-- Data listing --
________
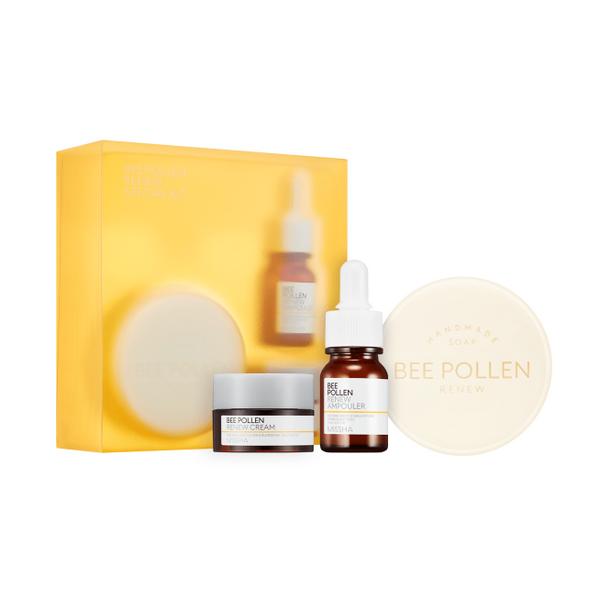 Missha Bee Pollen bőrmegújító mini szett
________
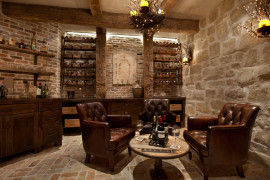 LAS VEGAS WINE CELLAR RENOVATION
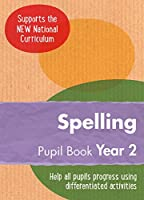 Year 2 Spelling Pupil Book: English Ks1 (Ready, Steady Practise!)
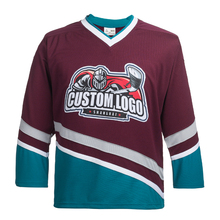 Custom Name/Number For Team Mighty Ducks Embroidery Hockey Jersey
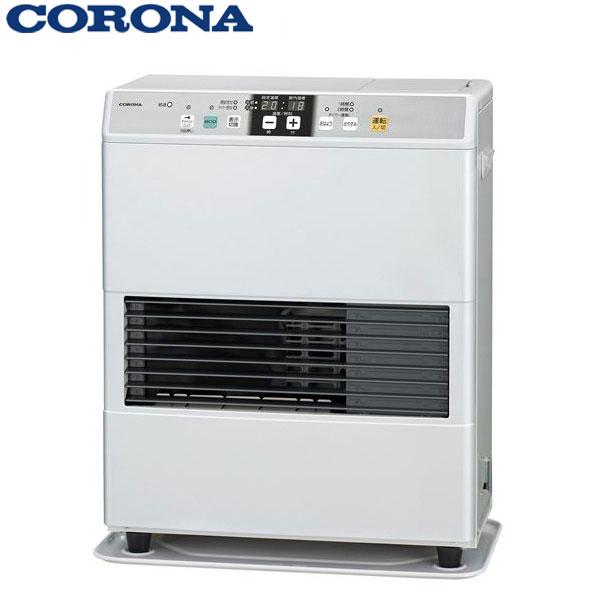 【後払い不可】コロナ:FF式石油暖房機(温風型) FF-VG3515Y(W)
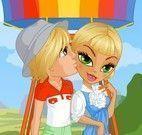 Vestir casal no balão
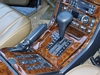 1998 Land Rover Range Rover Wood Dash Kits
________
-- Task --
For this exercise, set down the lines in the entries above from the one with "LAS VEGAS WINE CELLAR RENOVATION" through the one with "1998 Land Rover Range Rover Wood Dash Kits" exactly as written, without any pictures.

-- Solution --
 LAS VEGAS WINE CELLAR RENOVATION
 Year 2 Spelling Pupil Book: English Ks1 (Ready, Steady Practise!)
 Custom Name/Number For Team Mighty Ducks Embroidery Hockey Jersey
 【後払い不可】コロナ:FF式石油暖房機(温風型) FF-VG3515Y(W)
 Vestir casal no balão
 1998 Land Rover Range Rover Wood Dash Kits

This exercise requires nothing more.